Job:
Reproduce everything from the line containing "Among the group" through the end of the entries, substituting "green shrubbery" for each occurrence of "green foliage" and leaving the rest unchanged.

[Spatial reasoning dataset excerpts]

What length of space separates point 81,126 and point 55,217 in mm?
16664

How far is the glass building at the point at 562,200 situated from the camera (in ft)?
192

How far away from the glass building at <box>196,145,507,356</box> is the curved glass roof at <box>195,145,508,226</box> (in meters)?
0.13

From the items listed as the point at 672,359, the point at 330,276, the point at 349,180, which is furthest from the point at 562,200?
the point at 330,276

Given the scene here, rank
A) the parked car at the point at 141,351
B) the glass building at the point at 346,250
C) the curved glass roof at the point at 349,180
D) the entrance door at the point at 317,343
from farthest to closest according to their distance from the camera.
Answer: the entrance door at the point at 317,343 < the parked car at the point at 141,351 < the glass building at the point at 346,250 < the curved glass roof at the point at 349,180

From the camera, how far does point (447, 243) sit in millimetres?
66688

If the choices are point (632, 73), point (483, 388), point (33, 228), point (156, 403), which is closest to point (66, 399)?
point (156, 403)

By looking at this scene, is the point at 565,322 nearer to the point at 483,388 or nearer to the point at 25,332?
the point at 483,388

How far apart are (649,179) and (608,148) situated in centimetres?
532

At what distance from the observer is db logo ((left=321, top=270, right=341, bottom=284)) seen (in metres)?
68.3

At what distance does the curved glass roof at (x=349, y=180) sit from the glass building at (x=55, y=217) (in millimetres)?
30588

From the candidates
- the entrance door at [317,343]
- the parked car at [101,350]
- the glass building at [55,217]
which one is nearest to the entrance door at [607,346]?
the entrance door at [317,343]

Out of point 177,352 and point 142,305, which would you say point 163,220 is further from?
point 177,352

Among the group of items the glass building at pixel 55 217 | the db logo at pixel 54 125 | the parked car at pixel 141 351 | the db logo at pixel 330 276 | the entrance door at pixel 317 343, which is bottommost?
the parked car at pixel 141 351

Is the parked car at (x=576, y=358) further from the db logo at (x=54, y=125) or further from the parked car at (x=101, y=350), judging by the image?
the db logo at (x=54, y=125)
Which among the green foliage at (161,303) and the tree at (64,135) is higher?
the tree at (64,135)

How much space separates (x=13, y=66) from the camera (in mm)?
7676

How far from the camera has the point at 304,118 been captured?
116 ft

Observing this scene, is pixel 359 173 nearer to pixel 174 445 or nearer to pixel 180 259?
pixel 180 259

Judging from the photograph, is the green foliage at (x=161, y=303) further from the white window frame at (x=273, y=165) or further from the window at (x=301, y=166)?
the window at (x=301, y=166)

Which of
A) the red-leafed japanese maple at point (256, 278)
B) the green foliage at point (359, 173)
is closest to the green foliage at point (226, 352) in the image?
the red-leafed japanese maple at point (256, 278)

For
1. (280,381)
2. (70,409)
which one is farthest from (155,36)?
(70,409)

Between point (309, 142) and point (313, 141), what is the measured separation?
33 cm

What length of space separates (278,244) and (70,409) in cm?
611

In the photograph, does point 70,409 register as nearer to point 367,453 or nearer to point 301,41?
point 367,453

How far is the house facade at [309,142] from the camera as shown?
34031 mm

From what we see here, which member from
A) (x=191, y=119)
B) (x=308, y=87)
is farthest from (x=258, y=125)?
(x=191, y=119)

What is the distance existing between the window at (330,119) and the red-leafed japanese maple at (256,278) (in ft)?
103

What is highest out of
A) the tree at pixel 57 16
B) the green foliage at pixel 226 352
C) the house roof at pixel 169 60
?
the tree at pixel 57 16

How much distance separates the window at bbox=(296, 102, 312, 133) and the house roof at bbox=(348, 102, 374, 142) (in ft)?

Complete answer:
Among the group of items the glass building at pixel 55 217 | the db logo at pixel 54 125 | the parked car at pixel 141 351 | the db logo at pixel 330 276 | the entrance door at pixel 317 343, which is bottommost?
the parked car at pixel 141 351

Is the parked car at (x=576, y=358) further from the db logo at (x=54, y=125) or further from the parked car at (x=101, y=350), judging by the image?
the db logo at (x=54, y=125)
Which among the green shrubbery at (161,303) and the tree at (64,135) is higher?
the tree at (64,135)

How much space separates (x=13, y=66) from the camera (in mm)?
7676

How far from the camera has the point at 304,118 been captured?
116 ft

Observing this scene, is pixel 359 173 nearer to pixel 174 445 or nearer to pixel 180 259?
pixel 180 259

Judging from the photograph, is the green shrubbery at (x=161, y=303) further from the white window frame at (x=273, y=165) or further from the window at (x=301, y=166)?
the window at (x=301, y=166)

Which of
A) the red-leafed japanese maple at point (256, 278)
B) the green shrubbery at point (359, 173)
is closest to the green shrubbery at point (226, 352) in the image?
the red-leafed japanese maple at point (256, 278)

For
1. (280,381)
2. (70,409)
which one is farthest from (155,36)?
(70,409)

Between point (309, 142) and point (313, 141), what is the measured separation?
33 cm

What length of space separates (278,244) and (70,409) in cm?
611

In the photograph, does point 70,409 register as nearer to point 367,453 or nearer to point 301,41?
point 367,453

How far is the house facade at [309,142] from the camera as shown?
34031 mm

From what we see here, which member from
A) (x=191, y=119)
B) (x=308, y=87)
is farthest from (x=258, y=125)?
(x=191, y=119)

What is the distance existing between the window at (330,119) and the red-leafed japanese maple at (256,278) (in ft)?
103

What is highest out of
A) the tree at pixel 57 16
B) the green shrubbery at pixel 226 352
C) the house roof at pixel 169 60
?
the tree at pixel 57 16

How much distance separates the window at bbox=(296, 102, 312, 133) and the house roof at bbox=(348, 102, 374, 142) (in ft)?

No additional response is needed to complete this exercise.